» Fragment tekstu:
Współdzielcy długu – Nr 55 (149)
Sędziowie Sądu Najwyższego, sędziowie Trybunału Konstytucyjnego, włącznie z pierwszą rzecznik praw obywatelskich, na własnej skórze sprawdzają, jak w realnym świecie funkcjonuje państwo prawa.
I przecierają oczy.
Gdyby każdy: sędzia, urzędnik, notariusz czy referendarz sądowy robił, co powinien, z należytą starannością, nie byłoby tej całej afery – mówi prof. Ewa Łętowska, była RPO i wieloletnia sędzia Trybunału Konstytucyjnego.
Chodzi o dużą i bogatą Śródmiejską Spółdzielnię Mieszkaniową z działkami i blokami w samym środku Warszawy. Profesor, podobnie jak wielu wybitnych warszawskich prawników, jest członkiem tej spółdzielni. Wyprowadzono z niej ogromne pieniądze. Sprawa zrobiła się głośna pod koniec ubiegłego roku. Były wejścia komorników, groźba wyłączenia prądu, co skutkowałoby m.in. choćby zatrzymaniem wind (w wielopiętrowych blokach – jak przy Jana Pawła II – oznaczałoby to uwięzienie setek starszych ludzi w ich mieszkaniach), wyłączeniem ciepłej wody i centralnego ogrzewania tuż przed zimą. Potem miało być przejęcie zadłużonych nieruchomości spółdzielni, w tym mieszkań. Obmyślono nawet patent, jak obejść prawo chroniące mieszkania spółdzielcze i mówiące o tym, że członkowie spółdzielni za jej długi nie odpowiadają. Rzecz prowadzono w białych rękawiczkach, z udziałem kancelarii prawnych, gubiąc tropy w gąszczu umów, aneksów i niezrozumiałych dla zwykłego człowieka prawniczych zwrotów. Ale też przecież sporo było do wzięcia. I prawie by się udało, gdyby nie mieszkała tam uparta Łętowska. Każdy tydzień dopisuje do tej historii nowe kartki.
Dziś długi spółdzielni – a więc w perspektywie i wszystkich spółdzielców – sięgają 58 mln zł. Pierwsze z ujawnionych dotyczyły firmy budującej dla spółdzielni apartamentowiec przy Grzybowskiej. Złożyła wniosek o upadłość spółdzielni, bo nie dostała zapłaty za wykonaną robotę. Do spółdzielni wszedł wtedy syndyk. Twierdził potem, że takiego bałaganu w papierach, jak żyje, nie widział. Nikt wcześniej z zewnątrz w dokumentację nie zaglądał. Najpierw przez kilkadziesiąt lat prezesował spółdzielni pan R., zwany „prezesem od zawsze”, a gdy zmarł przed kilku laty, prezesem została jego żona – lat 57, o której mieszkańcom nie wiadomo nic więcej ponad to, że również „od zawsze” była żoną prezesa.

» Do wykonania:
Zwróć dosłownie fragment artykułu o długach Śródmiejskiej Spółdzielni Mieszkaniowej, od słów „Sędziowie Sądu Najwyższego, sędziowie” aż po słowa „I przecierają oczy.”. Zamieszczony dalej wykaz jest zbędny.

» Dane:
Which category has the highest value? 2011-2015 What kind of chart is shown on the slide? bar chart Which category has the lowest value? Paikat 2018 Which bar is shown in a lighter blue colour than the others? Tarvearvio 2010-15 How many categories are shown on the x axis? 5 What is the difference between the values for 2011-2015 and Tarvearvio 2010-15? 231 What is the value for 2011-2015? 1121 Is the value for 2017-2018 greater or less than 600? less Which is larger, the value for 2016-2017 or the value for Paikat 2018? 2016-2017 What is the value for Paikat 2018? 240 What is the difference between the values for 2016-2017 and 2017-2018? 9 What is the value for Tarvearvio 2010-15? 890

» Odpowiedź:
Sędziowie Sądu Najwyższego, sędziowie Trybunału Konstytucyjnego, włącznie z pierwszą rzecznik praw obywatelskich, na własnej skórze sprawdzają, jak w realnym świecie funkcjonuje państwo prawa.
I przecierają oczy.